══ Exercise materials ══

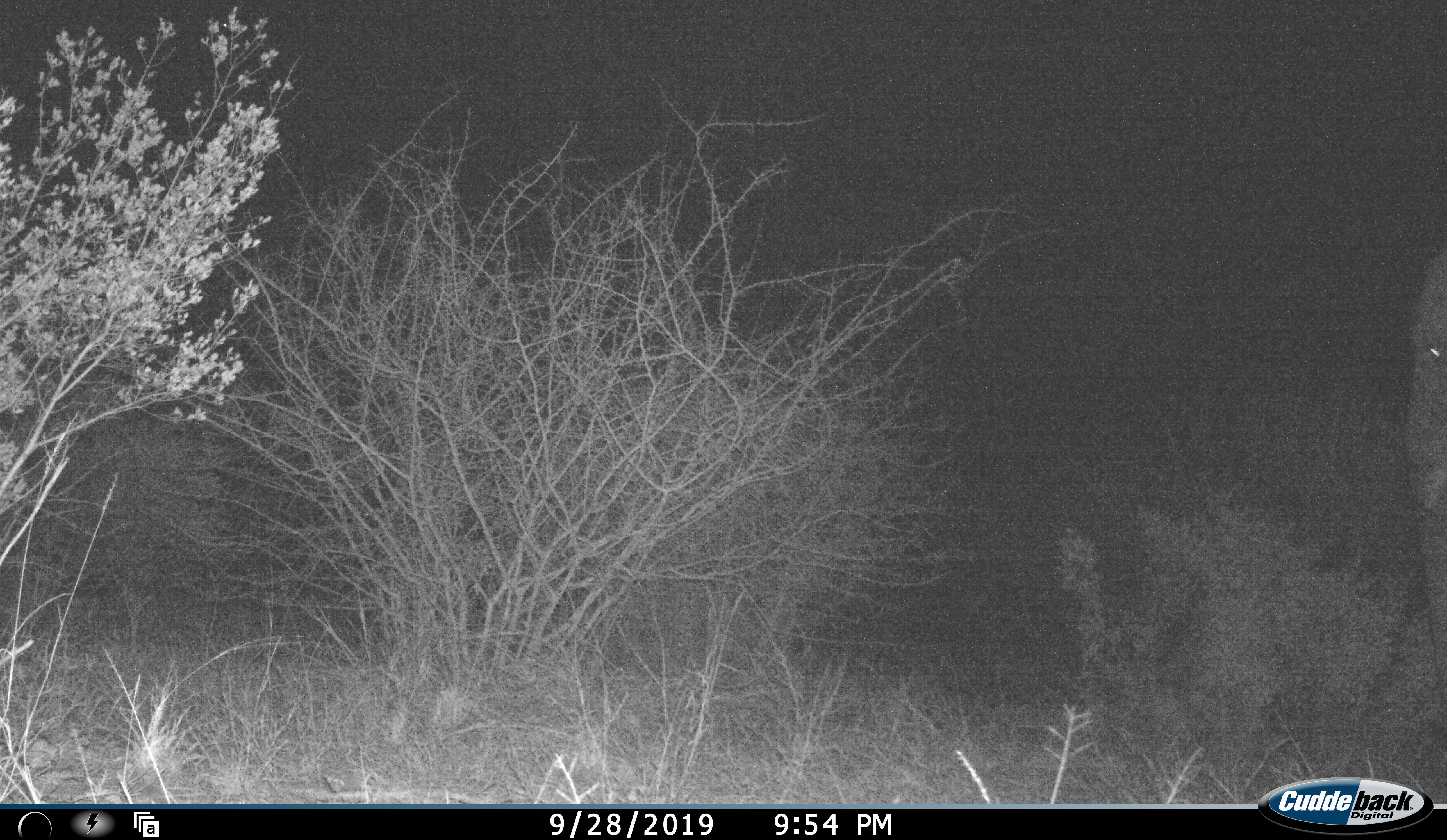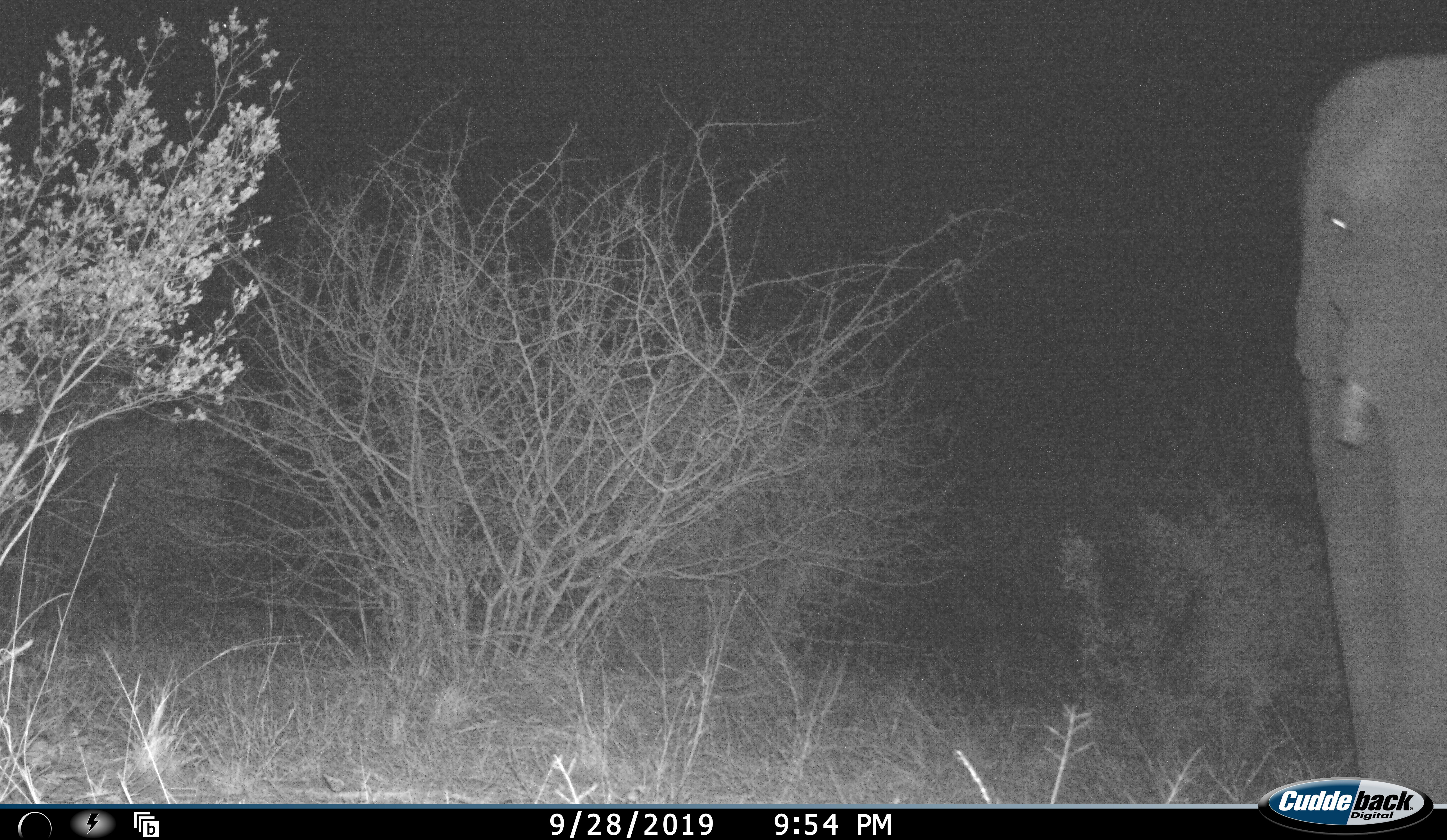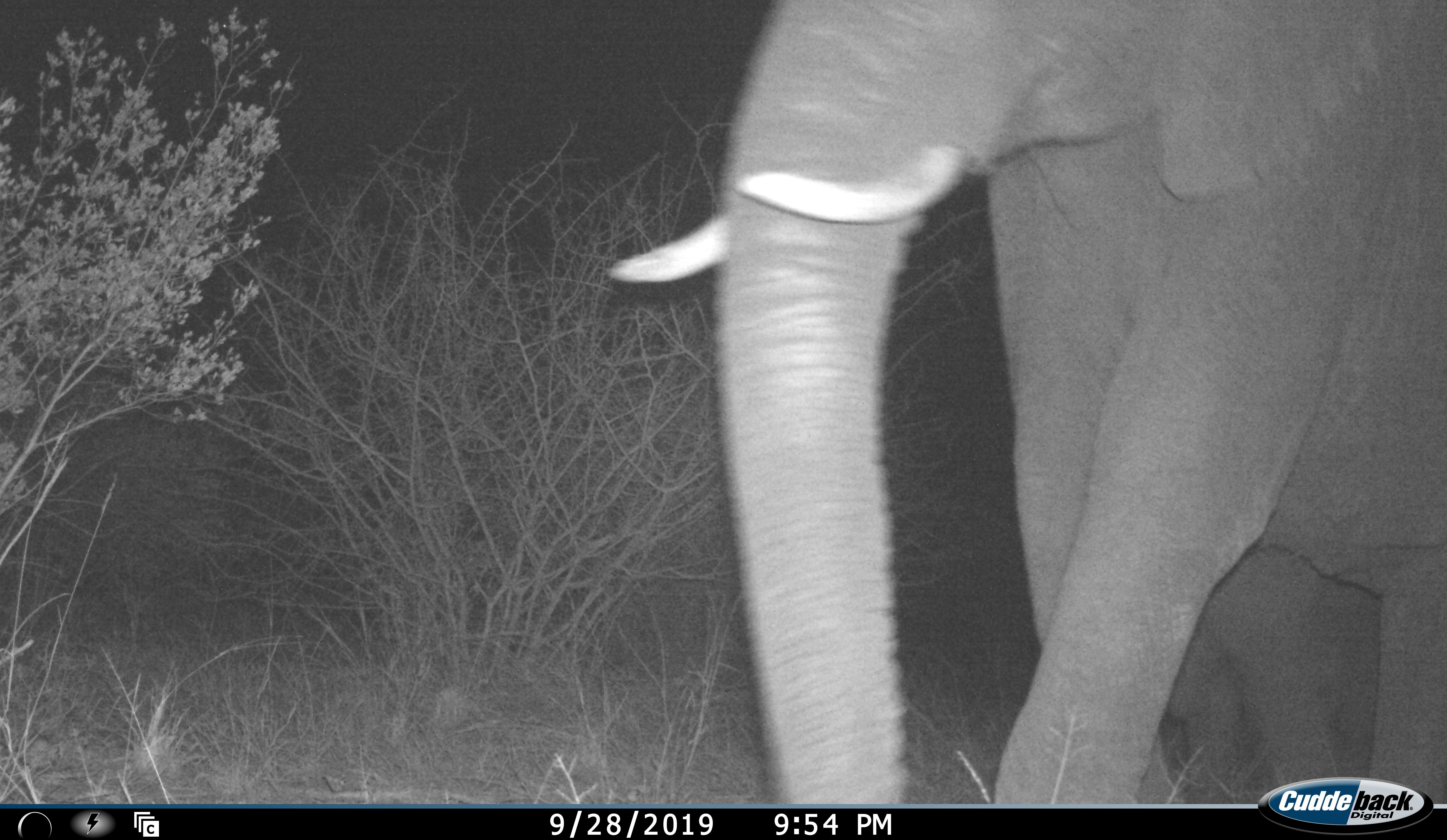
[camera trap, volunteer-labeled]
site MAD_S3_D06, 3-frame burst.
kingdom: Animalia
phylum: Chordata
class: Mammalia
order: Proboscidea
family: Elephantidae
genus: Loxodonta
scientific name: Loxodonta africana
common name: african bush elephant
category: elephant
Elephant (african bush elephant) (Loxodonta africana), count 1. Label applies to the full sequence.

═══

Task statement - Write out the data again word for word, minus any images.

Task solution -
[camera trap, volunteer-labeled]
site MAD_S3_D06, 3-frame burst.
kingdom: Animalia
phylum: Chordata
class: Mammalia
order: Proboscidea
family: Elephantidae
genus: Loxodonta
scientific name: Loxodonta africana
common name: african bush elephant
category: elephant
Elephant (african bush elephant) (Loxodonta africana), count 1. Label applies to the full sequence.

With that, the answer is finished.